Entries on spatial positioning

►

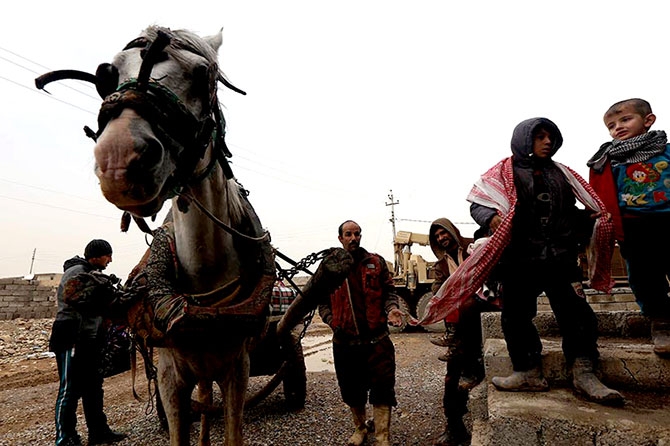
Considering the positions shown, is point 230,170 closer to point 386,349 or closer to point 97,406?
point 386,349

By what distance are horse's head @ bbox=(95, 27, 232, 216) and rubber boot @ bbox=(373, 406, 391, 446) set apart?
2.85 metres

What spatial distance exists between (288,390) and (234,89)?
4.17 meters

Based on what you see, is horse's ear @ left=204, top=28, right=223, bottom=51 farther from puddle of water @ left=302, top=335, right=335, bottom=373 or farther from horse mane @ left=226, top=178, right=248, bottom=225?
puddle of water @ left=302, top=335, right=335, bottom=373

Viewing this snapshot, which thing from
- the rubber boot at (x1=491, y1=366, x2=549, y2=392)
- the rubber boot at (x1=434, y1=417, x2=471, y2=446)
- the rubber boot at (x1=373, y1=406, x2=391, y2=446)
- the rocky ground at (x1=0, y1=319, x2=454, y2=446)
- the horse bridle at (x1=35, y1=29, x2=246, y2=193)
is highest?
the horse bridle at (x1=35, y1=29, x2=246, y2=193)

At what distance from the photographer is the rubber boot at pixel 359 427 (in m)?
3.86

◄

Rewrite all the items above with "rubber boot" swapped for "work boot" everywhere, keeping everything else the same. Leave out the pictures.

Considering the positions shown, is point 230,170 closer to point 386,349 or closer to point 97,406?
point 386,349

By what distance are horse's head @ bbox=(95, 27, 232, 216) and work boot @ bbox=(373, 406, 391, 446) set apart?
2.85 metres

What spatial distance exists between (288,390) and (234,89)?
4.17 meters

Based on what you see, is horse's ear @ left=204, top=28, right=223, bottom=51 farther from puddle of water @ left=302, top=335, right=335, bottom=373 or farther from horse mane @ left=226, top=178, right=248, bottom=225?
puddle of water @ left=302, top=335, right=335, bottom=373

Viewing this snapshot, which thing from
- the work boot at (x1=491, y1=366, x2=549, y2=392)
- the work boot at (x1=434, y1=417, x2=471, y2=446)
- the work boot at (x1=373, y1=406, x2=391, y2=446)
- the rocky ground at (x1=0, y1=319, x2=454, y2=446)
- the horse bridle at (x1=35, y1=29, x2=246, y2=193)
is highest?
the horse bridle at (x1=35, y1=29, x2=246, y2=193)

At what distance from the photographer is the work boot at pixel 359 427 (in m)?
3.86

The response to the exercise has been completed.